→ Instructions to follow:
Write out the line with "Frühstück im Juniorsuite" and every later line through the end of the data below, exactly as given, with no pictures in the copy.

→ Data for analysis:
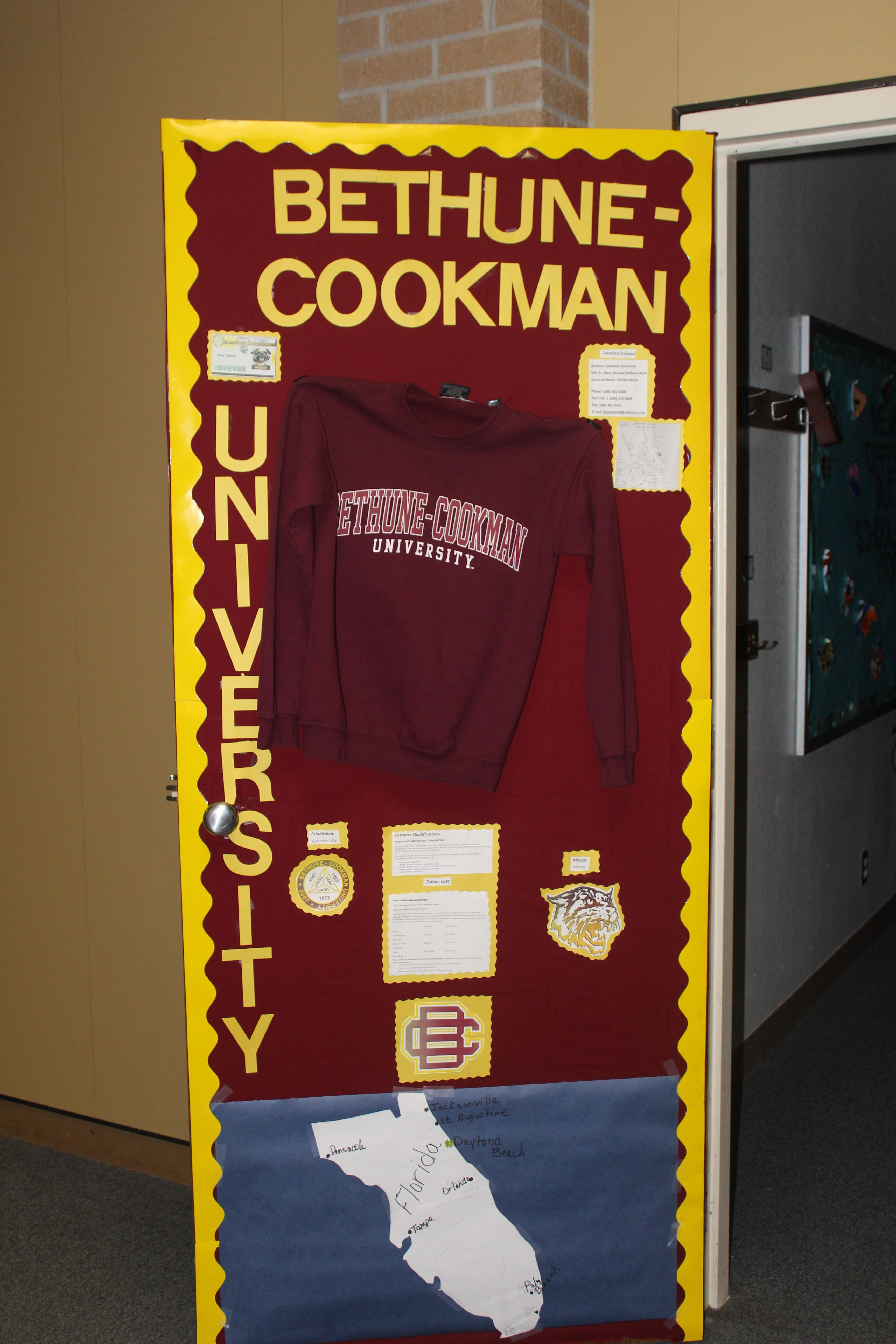 Teachers At Crockett Jr High Held A College Door Decorating Contest Teachers Were Asked To Dec Door Decorating Contest Door Decorations College College Decor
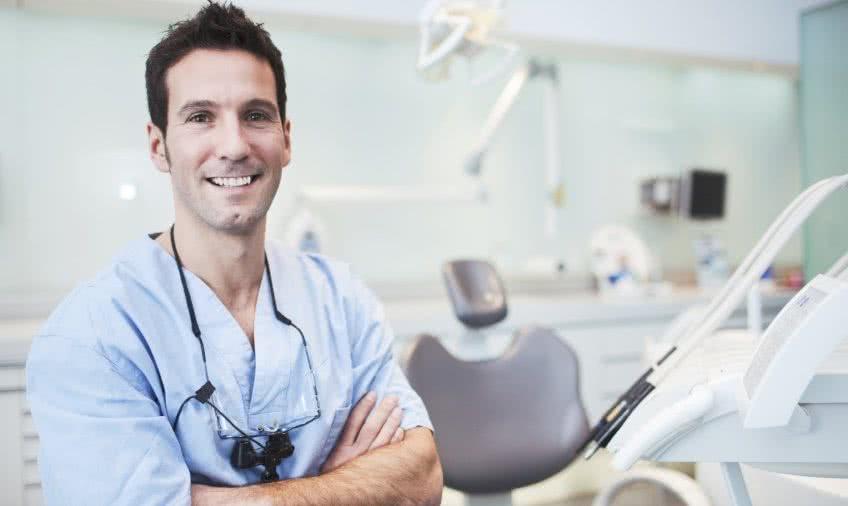 Открытие стоматологического кабинета и вычисление затрат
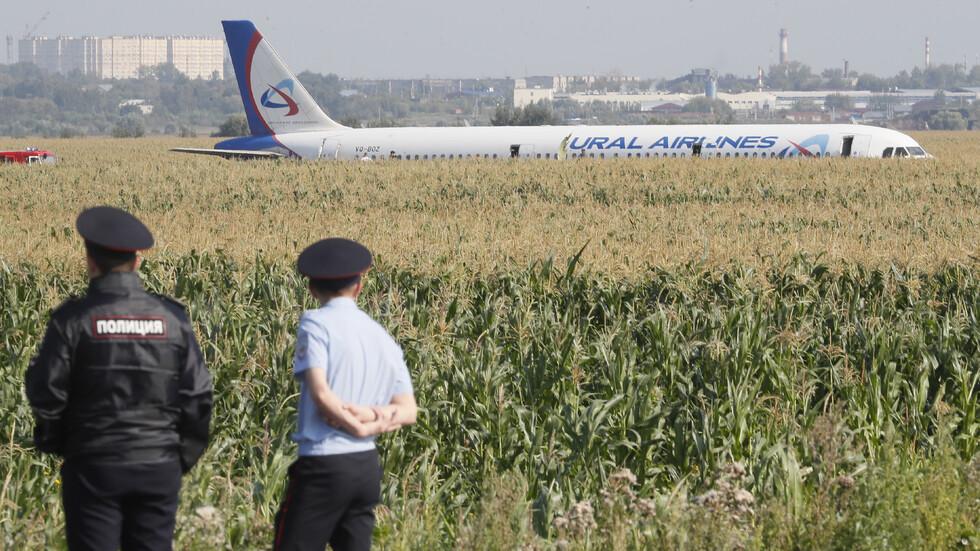 Руски самолет с 234 души на борда кацна в нива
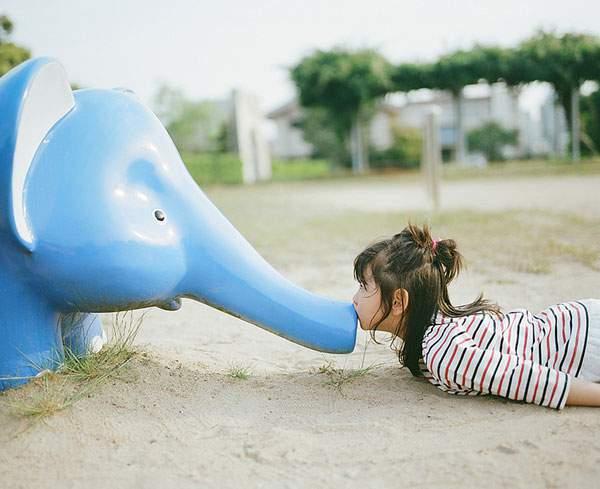 小さな女の子のキスを撮影した写真プロジェクト - 02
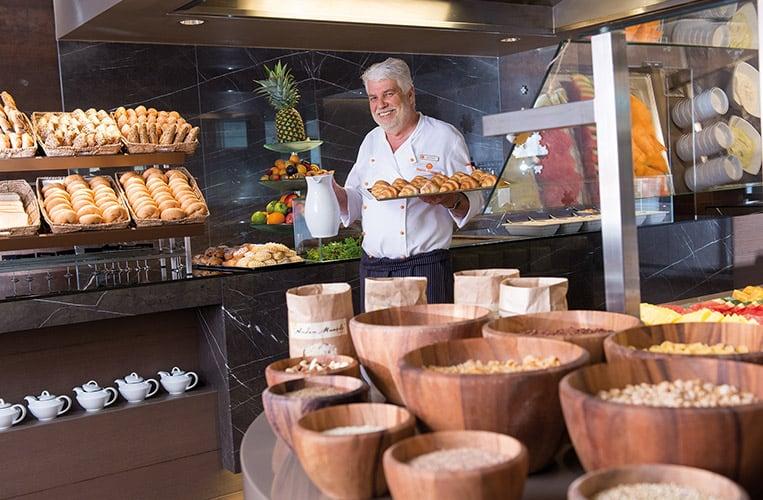 Frühstück im Juniorsuite im Travel Charme Bergresort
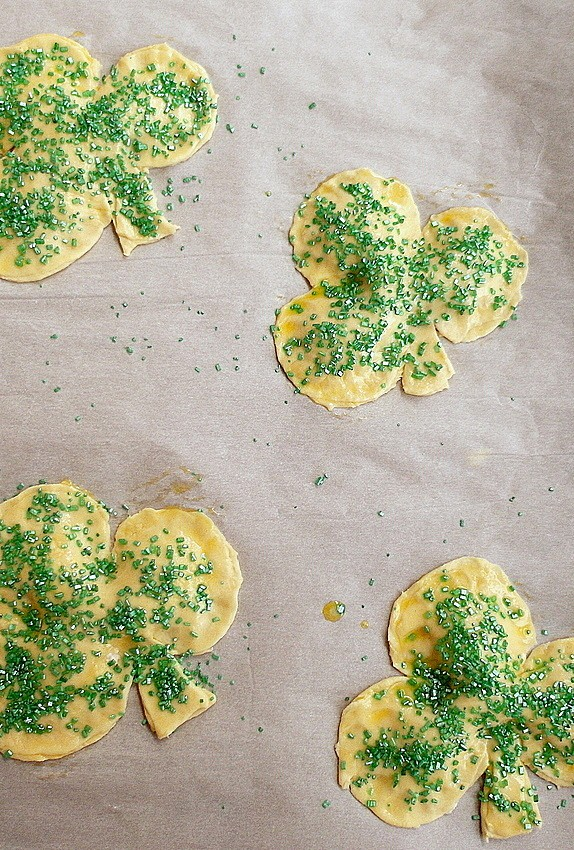 easy chocolate mint shamrock hand pies 1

→ Result of the task:
 Frühstück im Juniorsuite im Travel Charme Bergresort
 easy chocolate mint shamrock hand pies 1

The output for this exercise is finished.